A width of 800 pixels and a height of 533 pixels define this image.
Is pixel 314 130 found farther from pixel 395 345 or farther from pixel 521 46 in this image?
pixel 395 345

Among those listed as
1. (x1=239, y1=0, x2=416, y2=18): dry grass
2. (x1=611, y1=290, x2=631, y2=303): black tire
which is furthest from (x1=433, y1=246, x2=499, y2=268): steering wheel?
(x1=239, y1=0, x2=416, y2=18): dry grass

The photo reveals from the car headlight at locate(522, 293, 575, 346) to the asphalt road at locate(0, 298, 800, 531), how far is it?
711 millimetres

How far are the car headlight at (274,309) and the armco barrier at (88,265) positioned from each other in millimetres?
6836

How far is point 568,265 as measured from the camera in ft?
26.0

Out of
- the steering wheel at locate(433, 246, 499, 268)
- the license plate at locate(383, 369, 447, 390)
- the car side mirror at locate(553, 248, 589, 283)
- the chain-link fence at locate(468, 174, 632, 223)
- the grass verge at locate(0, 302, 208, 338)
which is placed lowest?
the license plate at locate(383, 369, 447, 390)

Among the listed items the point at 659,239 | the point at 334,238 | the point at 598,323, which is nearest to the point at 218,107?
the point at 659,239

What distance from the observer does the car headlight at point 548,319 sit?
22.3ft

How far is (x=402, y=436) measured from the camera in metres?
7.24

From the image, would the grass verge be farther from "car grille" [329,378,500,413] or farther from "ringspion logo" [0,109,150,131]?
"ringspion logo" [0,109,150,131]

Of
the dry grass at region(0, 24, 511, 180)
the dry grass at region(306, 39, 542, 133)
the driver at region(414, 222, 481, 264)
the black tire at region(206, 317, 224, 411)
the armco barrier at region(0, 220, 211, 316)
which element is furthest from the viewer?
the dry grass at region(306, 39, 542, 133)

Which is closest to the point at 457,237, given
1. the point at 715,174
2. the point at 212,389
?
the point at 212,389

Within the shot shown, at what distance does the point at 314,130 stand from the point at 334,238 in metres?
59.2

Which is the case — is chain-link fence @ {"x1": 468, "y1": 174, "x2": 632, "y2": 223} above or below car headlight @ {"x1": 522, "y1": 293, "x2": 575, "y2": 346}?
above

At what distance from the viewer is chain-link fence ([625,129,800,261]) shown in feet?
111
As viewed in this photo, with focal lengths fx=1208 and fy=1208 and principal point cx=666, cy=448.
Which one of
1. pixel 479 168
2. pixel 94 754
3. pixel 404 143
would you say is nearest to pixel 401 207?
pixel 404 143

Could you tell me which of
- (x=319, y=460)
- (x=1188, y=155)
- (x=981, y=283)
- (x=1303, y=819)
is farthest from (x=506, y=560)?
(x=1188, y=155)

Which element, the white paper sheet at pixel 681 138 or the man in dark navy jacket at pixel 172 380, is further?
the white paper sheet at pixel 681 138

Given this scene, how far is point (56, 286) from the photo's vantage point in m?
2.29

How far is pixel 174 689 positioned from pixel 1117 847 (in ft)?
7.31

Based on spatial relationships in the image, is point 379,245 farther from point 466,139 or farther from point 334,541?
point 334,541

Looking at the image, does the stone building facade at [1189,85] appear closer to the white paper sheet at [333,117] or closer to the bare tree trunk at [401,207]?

+++

Rename "chain-link fence" to "wire fence" wherever it occurs in the data above, and reproduce the data with nothing else altered.

A width of 800 pixels and a height of 533 pixels define this image.
Is pixel 314 130 found farther from pixel 395 345 or farther from pixel 521 46 in this image?
pixel 395 345

Among those listed as
1. (x1=239, y1=0, x2=416, y2=18): dry grass
2. (x1=611, y1=290, x2=631, y2=303): black tire
which is furthest from (x1=433, y1=246, x2=499, y2=268): steering wheel?
(x1=239, y1=0, x2=416, y2=18): dry grass

The photo reveals from the car headlight at locate(522, 293, 575, 346) to the asphalt road at locate(0, 298, 800, 531), how far is it?
711 millimetres

How far are the car headlight at (274,309) and the armco barrier at (88,265) positioned from each other in millimetres?
6836

How far is point 568,265 as measured from the camera in ft?
26.0

Out of
- the steering wheel at locate(433, 246, 499, 268)
- the license plate at locate(383, 369, 447, 390)
- the car side mirror at locate(553, 248, 589, 283)
- the wire fence at locate(468, 174, 632, 223)
- the grass verge at locate(0, 302, 208, 338)
which is placed lowest?
the license plate at locate(383, 369, 447, 390)

Among the listed items the point at 659,239 | the point at 334,238 | the point at 598,323, which is nearest to the point at 218,107?
the point at 659,239

What distance from the observer does the car headlight at point 548,319 sit?
22.3ft

How far is (x=402, y=436) measured from the camera in metres?
7.24

From the image, would the grass verge be farther from "car grille" [329,378,500,413] or farther from "ringspion logo" [0,109,150,131]?
"ringspion logo" [0,109,150,131]

Of
the dry grass at region(0, 24, 511, 180)
the dry grass at region(306, 39, 542, 133)
the driver at region(414, 222, 481, 264)
the black tire at region(206, 317, 224, 411)
the armco barrier at region(0, 220, 211, 316)
which element is furthest from the viewer?
the dry grass at region(306, 39, 542, 133)

Which is closest to the point at 457,237, given
1. the point at 715,174
2. the point at 212,389
?
the point at 212,389

Within the shot shown, at what distance does the point at 314,130 stand from the point at 334,238 in metres?
59.2

Which is the case — is wire fence @ {"x1": 468, "y1": 174, "x2": 632, "y2": 223} above or below car headlight @ {"x1": 522, "y1": 293, "x2": 575, "y2": 346}?
above

At what distance from the viewer is wire fence ([625,129,800,261]) shown in feet?
111
As viewed in this photo, with focal lengths fx=1208 and fy=1208 and principal point cx=666, cy=448.
Which one of
1. pixel 479 168
2. pixel 94 754
3. pixel 404 143
would you say is nearest to pixel 401 207?
pixel 404 143

Could you tell me which of
- (x=319, y=460)
- (x=1188, y=155)
- (x=981, y=283)
- (x=1303, y=819)
is farthest from (x=506, y=560)?
(x=1188, y=155)

Which element, the white paper sheet at pixel 681 138 or the man in dark navy jacket at pixel 172 380, is further?
the white paper sheet at pixel 681 138

Given this scene, how far is point (56, 286) from the photo's vantage point in m?
2.29

How far is pixel 174 689 positioned from pixel 1117 847 (in ft)?
7.31

Based on spatial relationships in the image, is point 379,245 farther from point 466,139 or farther from point 334,541?
point 334,541

Looking at the image, does the stone building facade at [1189,85] appear closer to the white paper sheet at [333,117] or closer to the bare tree trunk at [401,207]?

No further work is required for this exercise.